B. Pada Zaman Orde Baru (Tahun
1960-1982)
Pada awal masa Orde Baru (1960-an), pemerintah melancarkan
pembenahan sistem fiskal, terutama dalam sistem perpajakannya. Para pengamat
pembangunan di Indonesia yang sinis dan kritis mengatakan bahwa pada masa Orde
Baru dalam kebijakannya untuk menutup defisit anggaran bagi pengeluaran yang meningkat
perlu diimbangi dengan penerimaan yang cukup besar terutama ditekankan pada
sektor pajak.
Berlandasakan atas Ketetapan MPRS No. 23 Tahun 1966, pemerintah
Orde Baru pun berusaha merealisasikan kemajuan pembangunan dengan meningkatkan
pemasukan atau penghasilan melalui Pembaruan Kebijakan Landasan Ekonomi,
Keuangan, dan Pembangunan dengan mengubah sistem perpajakan, yakni perbaikan
administrasi perpajakan dengan disertai usaha intensifikasi dan ekstensifikasi
pungutan pajak, perubahan tingkatan pajak, dan perubahan struktur pajak.

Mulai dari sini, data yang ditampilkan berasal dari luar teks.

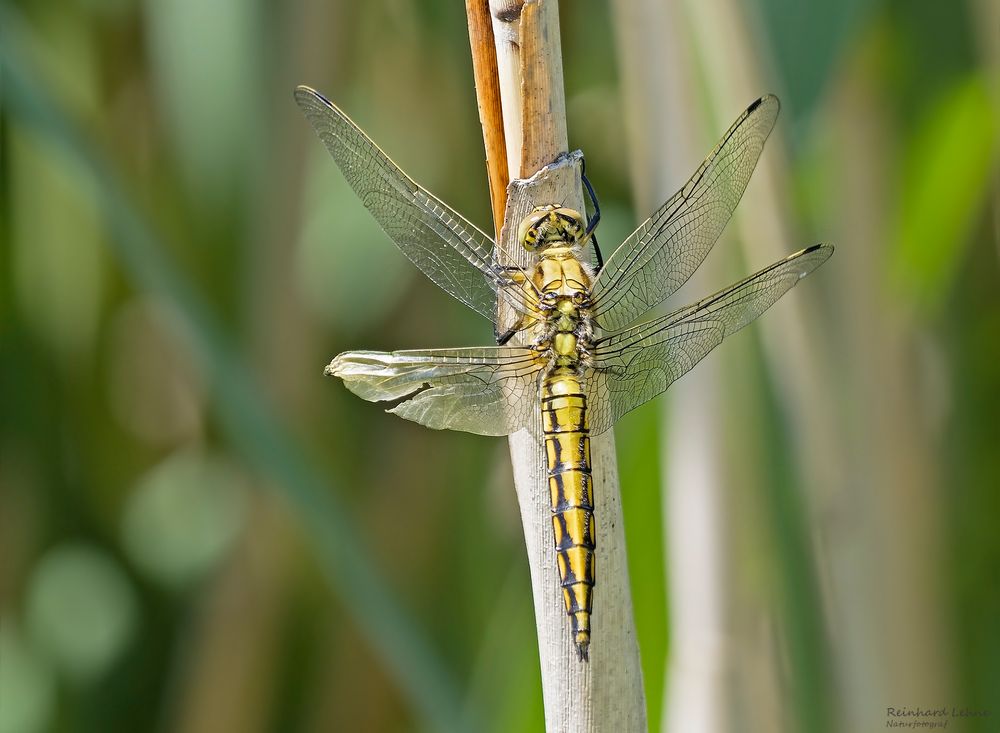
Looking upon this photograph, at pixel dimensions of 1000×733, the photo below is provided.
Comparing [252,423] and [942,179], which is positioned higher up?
[942,179]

Usaha pembaruan sistem perpajakan mulai tampak nyata, yairu
dengan pengiriman oleh Menteri Keuangan Frans Seda pada tanggal 17 Juli 1969
kepada Pimpinan DPR Gotong Royong di Jakarta perihal Rancangan Undang-Undang
tentang Perubahan dan Penyempurnaan Tata Cara Pemungutan Pajak. Pada akhirnya,
diadakan perubahan atas perundang-undangan pajak yang agak mendasar pada tahun
1967 sebagaimana tertuang dalam Undang-Undang No. 8 Tahun 1967 Jo Peraturan
Pemerintah No. 11 perubahan Tahun 1967 mengenai Tata Cara Pemungutan Pajak
Pendapatan Tahun 1944, Pajak Kekayaan 1932, dan Pajak Perseroan 1925, yang
secara umum dikenal dengan sistem MPS (Menghitung Pajak Sendiri) dan MPO
(Menghitung Pajak Orang Lain).
Konsep MPS dan MPO merupakan pembaruan sistem pemungutan pajak
dimana kalau sebelumnya kegiatan dalam penghitungan dan pemungutan pajak
sebagian besar dilaksanakan sepihak oleh aparat pajak, maka dalam sistem yang
baru mengalami perubahan. Sistem pemungutan lama telah mengalami kegagalan dan
karenanya diperkenalkan tata cara pemungutan pajak MPS dan MPO dimana peran
utama bukan dari aparat pajak, melainkan dari wajib pajak itu sendiri.
Yang dimaksudkan dengan
tata cara MPS dan MPO adalah :
a) MPS
adalah tata cara dimana wajib pajak menghitung dan membayar sendiri jumlah
pajak-pajak, pendapatan, kekayaan, dan perseroan yang menurut Undang-Undang
Pajak tersebut yang terhutang dalam satu masa pajak.
b) Dalam
rangka pelaksanaan tata cara MPO tersebut di atas, maka dapat ditunjukkan orang
atau badan lain yang melakukan perhitungan pajak yang bersangkutan dalam satu
masa pajak.
Pengenalan sistem MPS dan MPO ini, merupakan suatu bentuk self assesment dan semi assesment seperti yang telah diterapkan di AS, Jepang, dan
negara lain dimana wajib pajak diberi kewajiban untuk:
a)
Menghitung sendiri besarnya pendapatan,
kekayaan ataupun laba.
b)
Menghitung sendiri besarnya pajak
pendapatan, kekayaan, dan perseroan yang terhutang serta menyerahkan kepada kas
negara.
Adanya perubahan tersebut masih dihadapkan pada masalah
pengetahuan dan disiplin wajib pajak yang ada, karena sistem tersebut
dipengaruhi pengetahuan dan disiplin wajib pajak.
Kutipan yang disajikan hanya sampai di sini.